Saved entries:
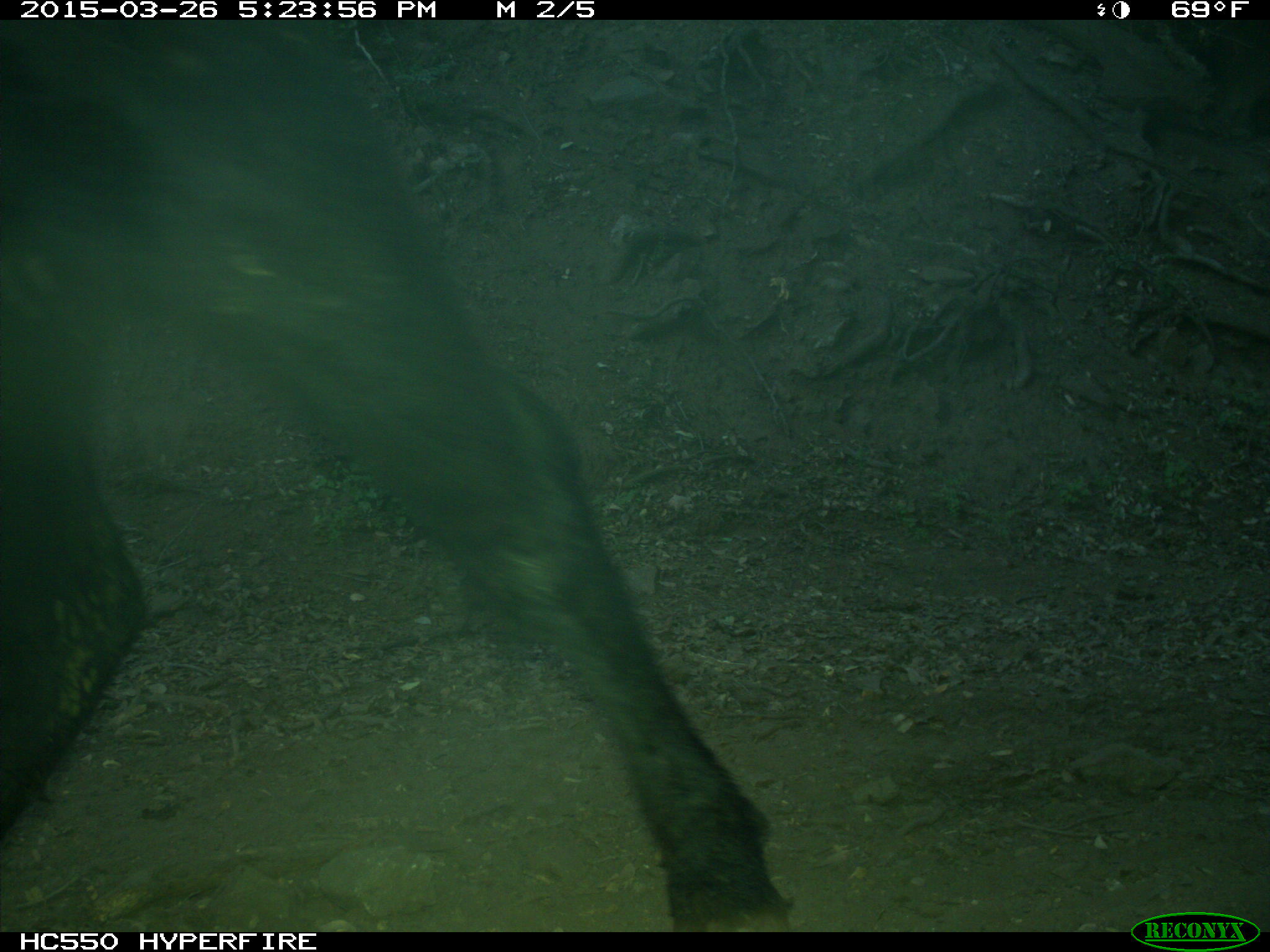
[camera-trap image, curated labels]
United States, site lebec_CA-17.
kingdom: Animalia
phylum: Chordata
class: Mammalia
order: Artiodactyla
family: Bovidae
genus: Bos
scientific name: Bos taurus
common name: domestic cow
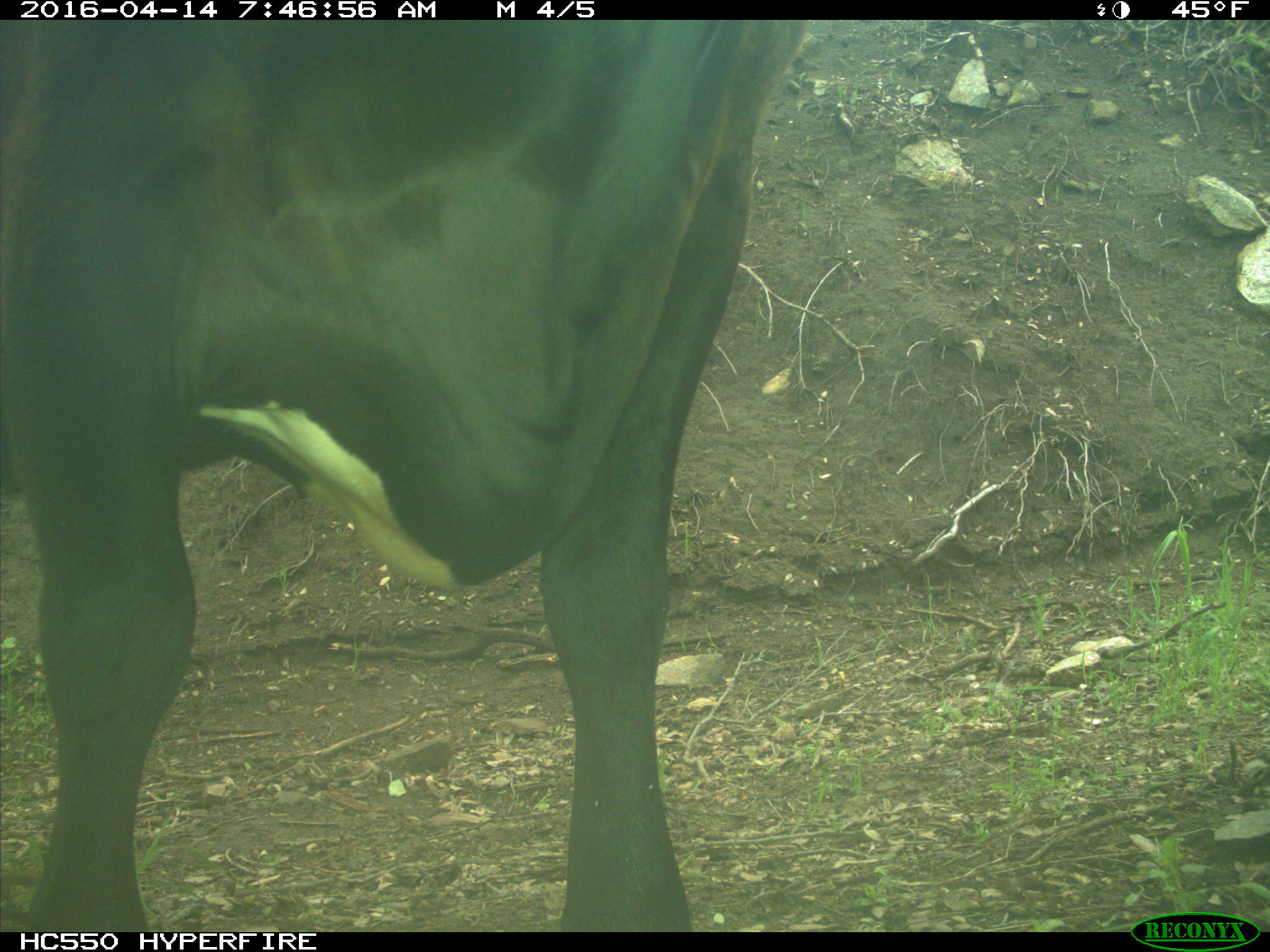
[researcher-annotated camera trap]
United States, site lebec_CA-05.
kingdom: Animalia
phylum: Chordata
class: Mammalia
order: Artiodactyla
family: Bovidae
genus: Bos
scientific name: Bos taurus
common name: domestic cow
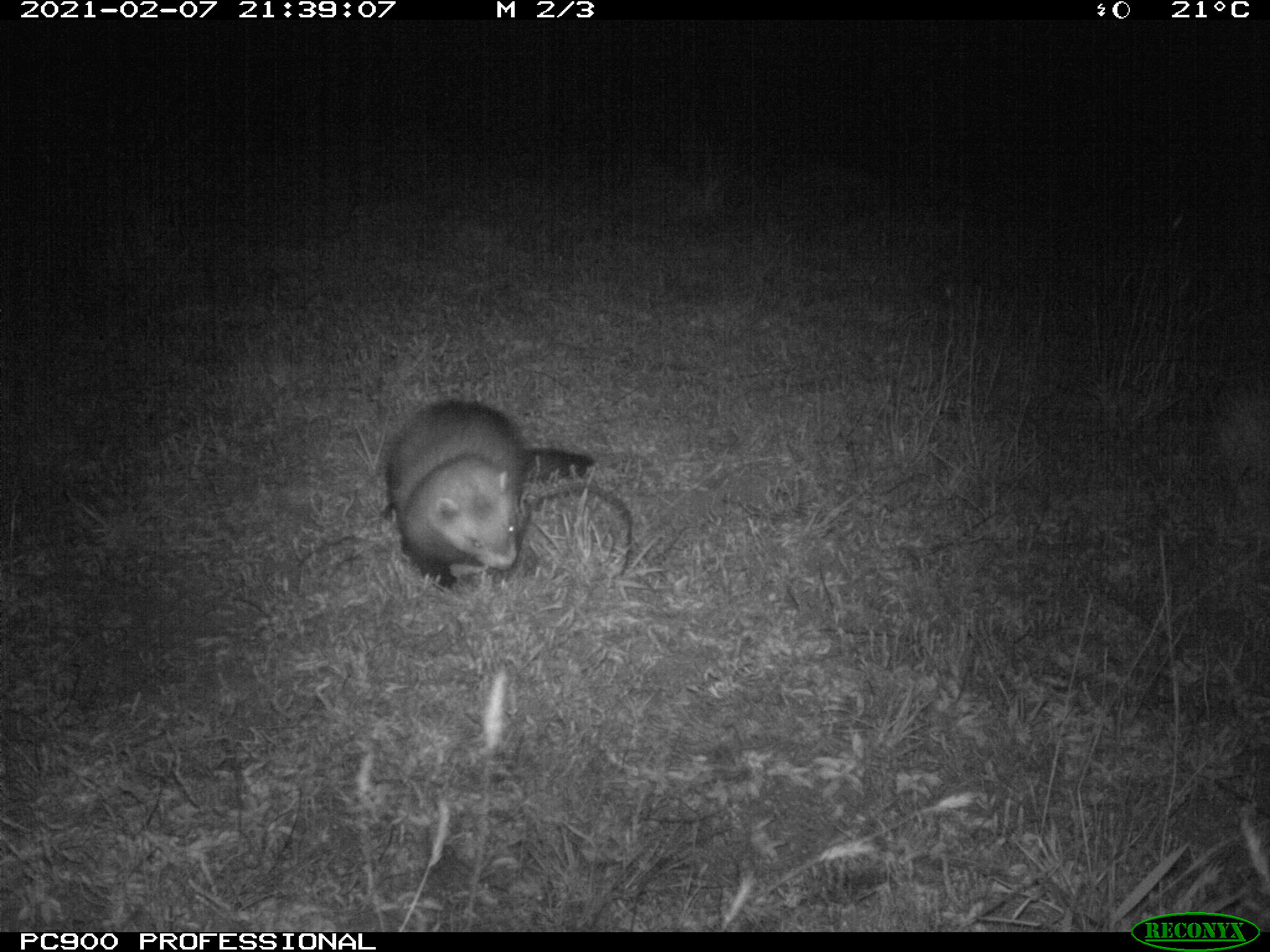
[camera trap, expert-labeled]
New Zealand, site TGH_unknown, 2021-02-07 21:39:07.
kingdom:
---
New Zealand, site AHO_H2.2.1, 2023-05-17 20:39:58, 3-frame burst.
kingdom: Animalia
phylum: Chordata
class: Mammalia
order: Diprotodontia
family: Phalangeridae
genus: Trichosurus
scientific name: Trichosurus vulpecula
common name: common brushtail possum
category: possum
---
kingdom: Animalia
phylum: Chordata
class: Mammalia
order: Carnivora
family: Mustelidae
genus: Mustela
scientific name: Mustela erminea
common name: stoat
---
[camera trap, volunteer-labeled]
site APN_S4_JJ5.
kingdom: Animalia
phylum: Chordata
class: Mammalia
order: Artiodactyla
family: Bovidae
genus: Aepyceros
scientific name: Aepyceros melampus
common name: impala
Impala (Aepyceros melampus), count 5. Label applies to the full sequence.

*YOUR OBJECTIVE*. Using the data above, output the line that has "[camera-trap image, curated labels]", the line that has "[researcher-annotated camera trap]", and whatever lines fall between, each exactly as it stands and without pictures.

*ANSWER TO THIS EXERCISE*.
[camera-trap image, curated labels]
United States, site lebec_CA-17.
kingdom: Animalia
phylum: Chordata
class: Mammalia
order: Artiodactyla
family: Bovidae
genus: Bos
scientific name: Bos taurus
common name: domestic cow
[researcher-annotated camera trap]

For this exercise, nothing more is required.